* [Testo estratto]:
Sono ben sette anni ormai che Comdata usufruisce di ammortizzatori sociali per Innovis, senza che abbia fatto nulla in questi anni per permettere il giusto inserimento di questi lavoratori nella casa madre, nonostante non si sia davanti a un’azienda in crisi, tutt’altro! E le acquisizioni crescono, oggi Comdata conta 43mila dipendenti in tutto il mondo. Un colosso. Un colosso che vuol far credere di non poter gestire i 98 dipendenti Innovis oggi rimasti, di non poter procedere con l’assorbimento per incorporazione (art. 47 Legge 428/1990) che consentirebbe il mantenimento delle tutele raggiunte in 20-30 anni di lavoro.
Mantenimento delle tutele? Quante pretese questi lavoratori!
In quanti la pensano così? Sempre meno, fortunatamente.
Infatti mentre fino a qualche tempo fa chi chiedeva più diritti sul lavoro e la salvaguardia di condizioni di lavoro acquisite nel tempo, veniva visto quasi come un ingrato verso il “padrone” che generoso ti dà lavoro, non importa a che condizioni, oggi qualcosa si sta muovendo in altra direzione.
Sempre più lavoratori stanno realizzando che si è superato un limite al ribasso verso la piena libertà impreditoriale di gestire orari, retribuzioni, contratti. Libertà pienamente legali grazie allo smantellamento delle tutele minime che caratterizzano il lavoro dignitoso. Smantellamento iniziato dai governi Berlusconi e poi portato egregiamente avanti dai governi di centro-sinistra con il culmine nel Jobs Act.

* [Righe]:
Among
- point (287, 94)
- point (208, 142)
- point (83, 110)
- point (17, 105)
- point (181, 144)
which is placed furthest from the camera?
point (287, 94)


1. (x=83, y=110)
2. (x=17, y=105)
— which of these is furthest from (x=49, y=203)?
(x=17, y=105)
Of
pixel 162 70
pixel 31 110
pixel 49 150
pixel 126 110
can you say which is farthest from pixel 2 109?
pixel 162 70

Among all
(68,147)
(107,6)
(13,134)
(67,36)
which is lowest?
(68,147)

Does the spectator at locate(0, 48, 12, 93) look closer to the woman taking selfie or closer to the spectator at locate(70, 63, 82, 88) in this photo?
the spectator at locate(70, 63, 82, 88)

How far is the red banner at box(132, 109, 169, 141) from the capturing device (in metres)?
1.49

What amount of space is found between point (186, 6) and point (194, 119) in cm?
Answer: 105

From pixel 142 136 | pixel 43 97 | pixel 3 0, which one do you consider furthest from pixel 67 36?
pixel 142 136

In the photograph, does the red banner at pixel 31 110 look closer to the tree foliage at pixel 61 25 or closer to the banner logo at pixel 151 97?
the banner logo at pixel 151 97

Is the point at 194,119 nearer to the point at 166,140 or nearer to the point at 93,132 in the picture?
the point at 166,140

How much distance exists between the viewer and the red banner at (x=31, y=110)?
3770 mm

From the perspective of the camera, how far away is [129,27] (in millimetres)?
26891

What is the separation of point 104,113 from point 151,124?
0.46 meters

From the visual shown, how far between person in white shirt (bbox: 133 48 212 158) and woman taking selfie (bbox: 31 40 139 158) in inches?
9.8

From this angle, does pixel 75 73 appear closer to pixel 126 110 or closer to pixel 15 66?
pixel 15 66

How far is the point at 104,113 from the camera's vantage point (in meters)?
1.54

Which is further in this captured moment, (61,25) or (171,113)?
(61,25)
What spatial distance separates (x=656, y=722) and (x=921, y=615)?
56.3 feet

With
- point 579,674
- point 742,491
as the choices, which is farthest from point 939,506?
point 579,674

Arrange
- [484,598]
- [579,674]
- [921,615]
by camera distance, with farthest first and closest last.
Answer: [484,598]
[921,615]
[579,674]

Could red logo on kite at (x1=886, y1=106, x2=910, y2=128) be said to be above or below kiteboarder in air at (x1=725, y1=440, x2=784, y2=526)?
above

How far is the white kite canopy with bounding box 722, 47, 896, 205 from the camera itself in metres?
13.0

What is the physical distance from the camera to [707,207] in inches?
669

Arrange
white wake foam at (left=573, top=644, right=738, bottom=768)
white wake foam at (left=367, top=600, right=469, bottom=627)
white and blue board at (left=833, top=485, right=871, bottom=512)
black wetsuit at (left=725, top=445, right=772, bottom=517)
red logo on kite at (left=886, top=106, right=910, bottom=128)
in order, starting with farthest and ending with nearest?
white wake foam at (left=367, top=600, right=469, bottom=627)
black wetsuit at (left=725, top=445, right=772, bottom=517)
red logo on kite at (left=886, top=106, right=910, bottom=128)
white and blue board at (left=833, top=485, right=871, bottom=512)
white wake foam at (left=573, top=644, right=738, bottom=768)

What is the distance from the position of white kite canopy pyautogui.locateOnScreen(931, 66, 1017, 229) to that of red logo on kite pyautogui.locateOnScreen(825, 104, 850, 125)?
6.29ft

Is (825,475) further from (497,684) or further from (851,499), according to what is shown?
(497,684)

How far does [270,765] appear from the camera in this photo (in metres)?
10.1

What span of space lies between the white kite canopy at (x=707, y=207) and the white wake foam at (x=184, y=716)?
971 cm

* [Consegne]:
1. Secondo il testo sul caso Comdata e Innovis, quanti dipendenti Innovis sono rimasti oggi?
2. Prosegua il testo sul caso Comdata e Innovis oltre la sua ultima frase.
Per svolgere le consegne non occorre consultare i record.

* [Esiti delle consegne]:
1. Sono rimasti 98 dipendenti.

2.
Oggi la reazione e la resistenza alle angherie padronali di alcuni piccoli gruppi di lavoratori, nel nostro territorio pensiamo ai lavoratori Vodafone trasferiti per ritorsione a Milano e tornati a Ivrea per ordine del Tribunale, ma anche appunto ai lavoratori Innovis che rifiutano di licenziarsi per essere riassunti come novelli apprendisti in Comdata, questa resistenza fa sì che una lieve e timida reazione inizi a maturare.
La solidarietà
Così è accaduto che in occasione dell’ultimo sciopero dell’8 novembre scorso, Innovis abbia incassato la solidarietà dei colleghi di Comdata “i lavoratori di Comdata, hanno capito che se oggi dicono a noi che costiamo troppo, domani nulla toglie che le stesse considerazioni vengano fatte su di loro“, ci dice Milli Penna, Rsu Fiom-Cgil fortemente impegnata con il suo collega Roberto Caricchi nella difesa dei diritti dei lavoratori Innovis.
Abbiamo così potuto leggere, fatto senza precedenti se la memoria non inganna, un comunicato congiunto dei delegati Comdata Ivrea Slc-Cgil e Cobas del Lavoro Privato dal titolo “Una storia che un po’ ci riguarda…” che dice “I colleghi [di Innovis, ndr] chiedono, secondo noi legittimamente, che il loro passaggio in Comdata avvenga mantenendo quanto hanno maturato in anni di lavoro, ma la direzione aziendale non è dello stesso avviso proponendo loro un passaggio cun una decurtazione salariare. (…) Se Comdata abbassa il livello salariale dei colleghi di Innovis, cosa ci fa pensare che alzerà il nostro concedendo i livelli inquadramentali che si spettano?”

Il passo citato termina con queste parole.